La Déclaration de Sherbrooke de 2006 est de la même eau. Le mot « nation » n'y apparaît qu'à un seul endroit et entre guillemets. Ailleurs, on utilise plutôt toutes sortes de périphrases : on parle de « la reconnaissance du caractère national du Québec », de la « reconnaissance d'une minorité (sic) nationale avec un caractère distinct au sein d'un ensemble plus large », du droit de la « collectivité (sic) québécoise », des « gens (sic) du Québec ».

Au plan linguistique, le Québec est, selon la Déclaration de Sherbrooke, « une société à majorité francophone, dont le français est reconnu comme langue de travail et langue commune de l'espace public ». C'est loin de la Charte de la langue française. Notre Charte proclame le français langue officielle. Elle proclame aussi le français langue commune du Québec - pas juste de l'espace public, mais aussi des autres sphères.

La Déclaration ne reconnaît pas explicitement à la nation québécoise un territoire qui lui soit propre. Ceci ouvre la porte aux menaces de partition du territoire québécois dans l'éventualité où le Québec deviendrait indépendant, comme l'a proclamé le député Roméo Saganash, lorsqu'il était candidat à la chefferie du parti.

Dans la Déclaration de Sherbrooke, le NPD propose un fédéralisme asymétrique et coopératif, dont l'élément majeur est le droit de retrait en matière de modification constitutionnelle avec pleine compensation financière pour le Québec dans le cas d'une modification touchant aux champs de juridiction exclusive des provinces.

Cet élément de la Déclaration avalise ainsi le pouvoir de dépenser de l'État fédéral dans des programmes à frais partagés selon l'esprit de l'Entente-cadre sur l'union sociale canadienne, une entente adoptée en 1998 sans l'accord du Québec. Cette orientation ouvre donc nécessairement la voie à une interférence dans les domaines de compétence des provinces, comme on le voit avec la promesse de créer un ministère des Affaires municipales. D'ailleurs, selon mon collègue et député Louis Plamondon, les députés du NPD auraient déposé 17 projets de loi qui interfèrent avec les domaines de compétence des provinces depuis 2011, alors qu'ils formaient l'opposition officielle.

 

Je me souviens

Tout comme le Parti conservateur et le Parti libéral, le NPD ne peut faire fi de la nouvelle réalité économique et démographique du Canada. Ainsi, il fait cause commune avec la population de la Colombie-Britannique qui s'oppose à l'oléoduc Northern Gateway, mais s'allie aux intérêts pétroliers contre la population du Québec pour le projet Énergie-Est de TransCanada.

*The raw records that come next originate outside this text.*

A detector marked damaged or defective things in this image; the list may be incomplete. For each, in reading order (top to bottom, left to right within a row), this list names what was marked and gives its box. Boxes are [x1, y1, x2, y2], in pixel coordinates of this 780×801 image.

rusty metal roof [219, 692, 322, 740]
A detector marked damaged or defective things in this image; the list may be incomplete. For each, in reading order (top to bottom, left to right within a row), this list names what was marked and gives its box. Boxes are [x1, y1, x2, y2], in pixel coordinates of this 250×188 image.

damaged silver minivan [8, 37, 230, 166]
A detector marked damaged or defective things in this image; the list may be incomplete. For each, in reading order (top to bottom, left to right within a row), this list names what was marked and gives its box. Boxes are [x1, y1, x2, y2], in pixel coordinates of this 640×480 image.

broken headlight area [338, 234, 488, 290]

Dans le cas des trois partis du Bloc canadien, une députation même importante du Québec au sein du caucus et, éventuellement, du cabinet ne peut représenter adéquatement les intérêts du Québec. Par exemple, en 1982, 74 députés sur 75 votèrent en faveur du rapatriement de la Constitution. Je suis convaincu que le résultat aurait été le même s'ils avaient été membres d'un NPD dirigé par Thomas Mulcair plutôt que du Parti libéral de Pierre Elliot Trudeau. Rappelons-nous que Mulcair a déclaré, à l'occasion du 30e anniversaire du rapatriement de la Constitution, que la Charte canadienne des droits et libertés de 1982 représente « un modèle pour le monde entier » et « un document qui reflète nos valeurs communes ».

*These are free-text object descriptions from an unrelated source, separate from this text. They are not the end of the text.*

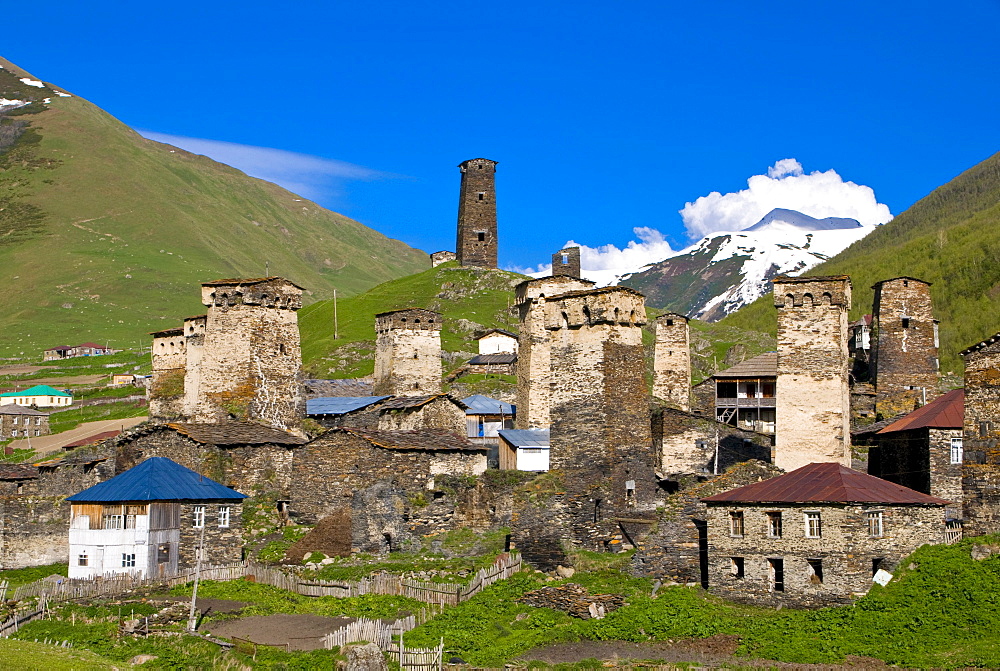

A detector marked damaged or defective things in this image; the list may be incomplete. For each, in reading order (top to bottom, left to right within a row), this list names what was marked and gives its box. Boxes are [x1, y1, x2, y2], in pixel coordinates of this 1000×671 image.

rusty metal roof [716, 352, 776, 378]
rusty metal roof [880, 388, 964, 436]
rusty metal roof [700, 462, 948, 504]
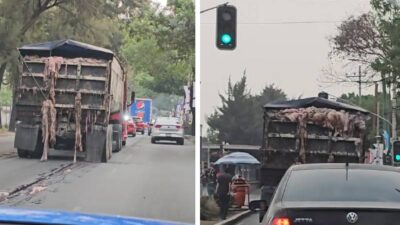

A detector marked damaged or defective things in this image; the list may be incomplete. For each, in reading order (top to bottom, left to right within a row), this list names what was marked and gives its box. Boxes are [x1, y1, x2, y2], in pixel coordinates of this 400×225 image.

rusty metal truck body [14, 39, 129, 162]
rusty metal truck body [260, 96, 368, 186]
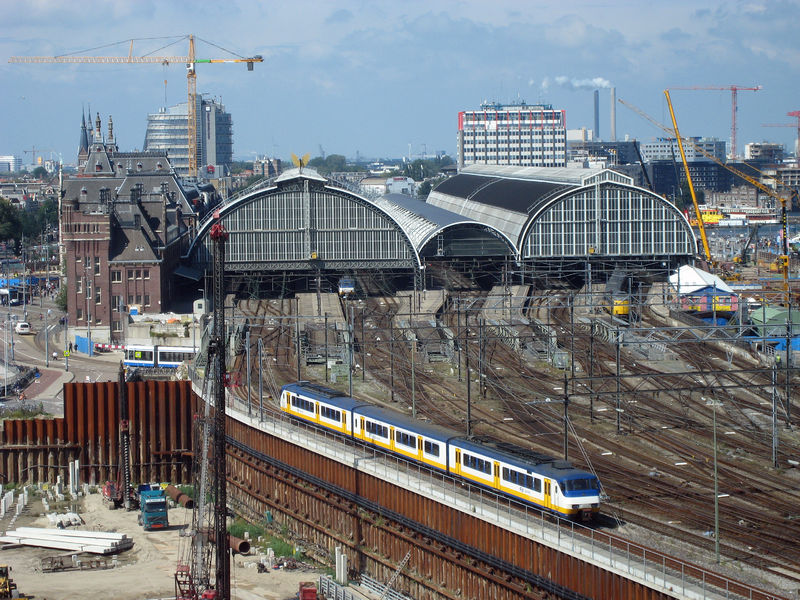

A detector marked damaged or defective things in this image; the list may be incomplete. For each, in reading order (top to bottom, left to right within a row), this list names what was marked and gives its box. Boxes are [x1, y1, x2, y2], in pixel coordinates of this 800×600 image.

rusted sheet pile wall [1, 382, 195, 486]
rusted sheet pile wall [223, 418, 668, 600]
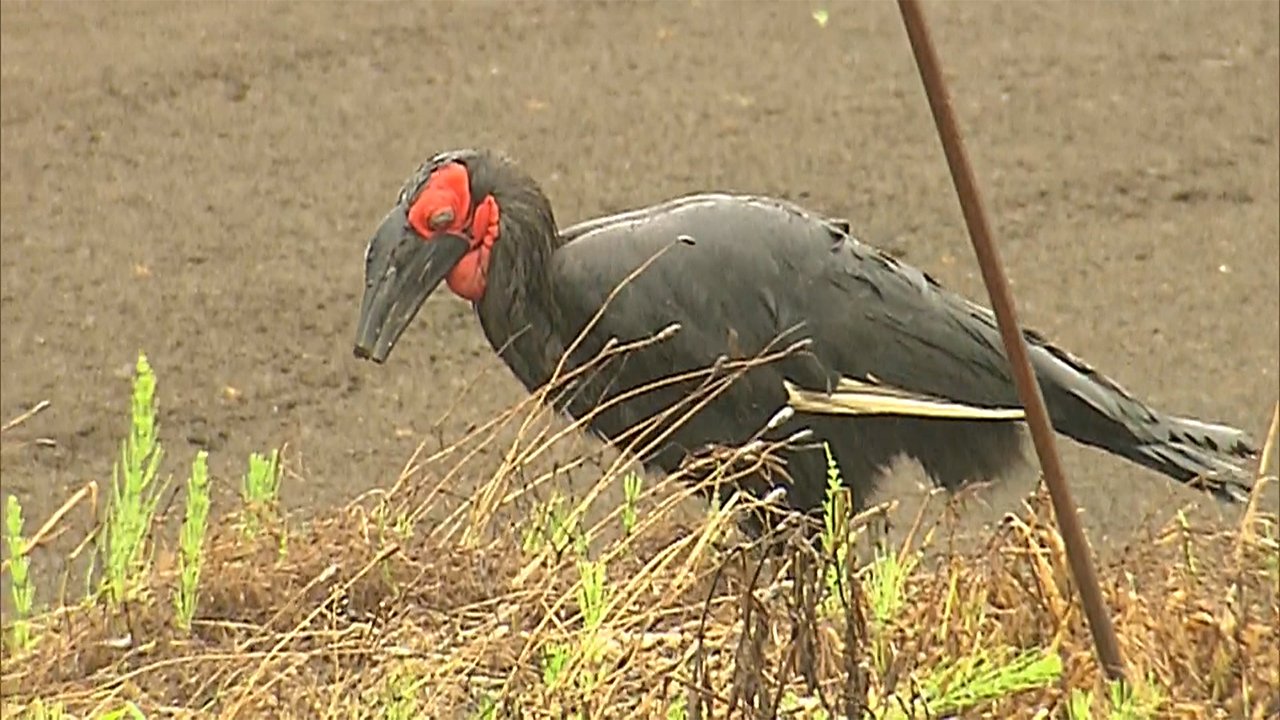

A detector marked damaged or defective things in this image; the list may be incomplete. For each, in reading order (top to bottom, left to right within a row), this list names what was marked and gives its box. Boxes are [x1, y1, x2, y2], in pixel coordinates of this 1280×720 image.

rusty metal pole [896, 0, 1126, 676]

La Charte, est-il nécessaire de le rappeler, consacre la primauté de Dieu, fait la promotion du multiculturalisme, nie les droits linguistiques du Québec et ne reconnaît pas son droit à l'autodétermination, et n'est pas reconnue par l'Assemblée nationale du Québec.

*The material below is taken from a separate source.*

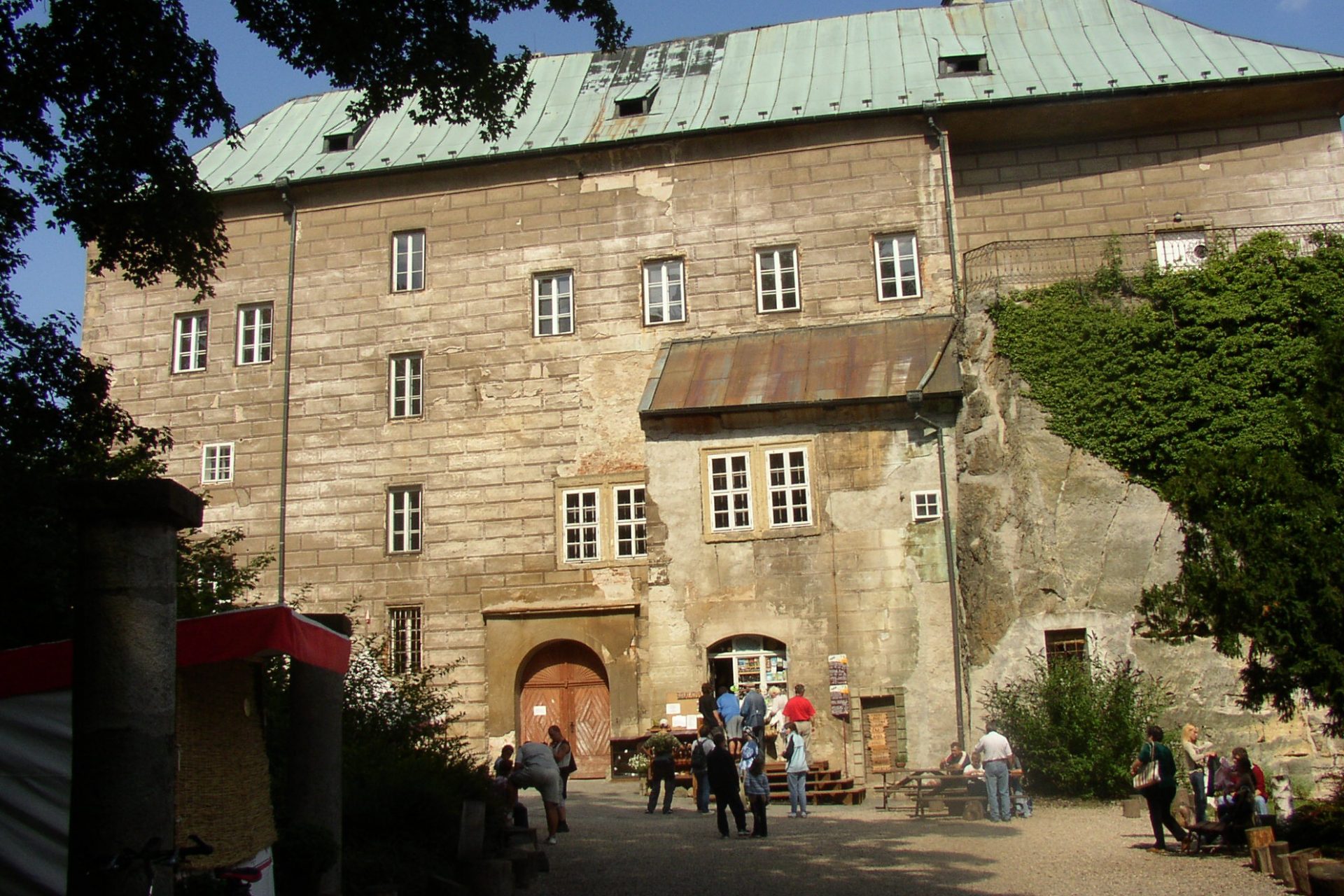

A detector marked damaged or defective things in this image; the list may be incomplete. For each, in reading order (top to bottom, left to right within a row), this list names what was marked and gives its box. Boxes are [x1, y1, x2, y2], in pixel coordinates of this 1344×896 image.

rusty metal canopy [638, 315, 958, 417]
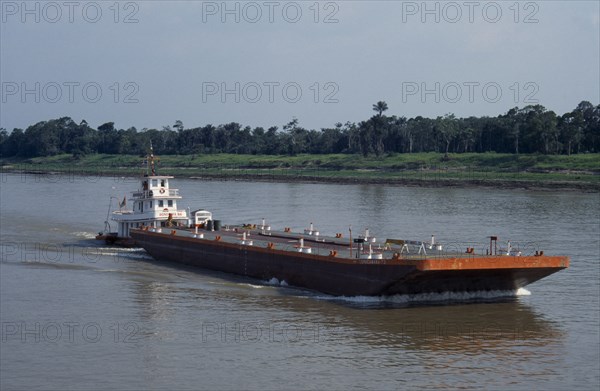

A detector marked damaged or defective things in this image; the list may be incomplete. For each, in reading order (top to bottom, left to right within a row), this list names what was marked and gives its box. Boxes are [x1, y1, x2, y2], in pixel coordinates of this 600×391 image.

brown rusty hull [130, 230, 568, 298]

Le Bloc québécois, lui, est né de l'échec de la tentative de réparer en partie cet affront avec l'Accord du Lac Meech. Par la suite, à six reprises, les Québécois ont démontré que la seule façon de se faire respecter au Canada était de voter pour le Bloc québécois. La dernière élection a confirmé par l'exemple négatif que le « vrai pouvoir » pour le Québec à Ottawa réside toujours dans le Bloc québécois.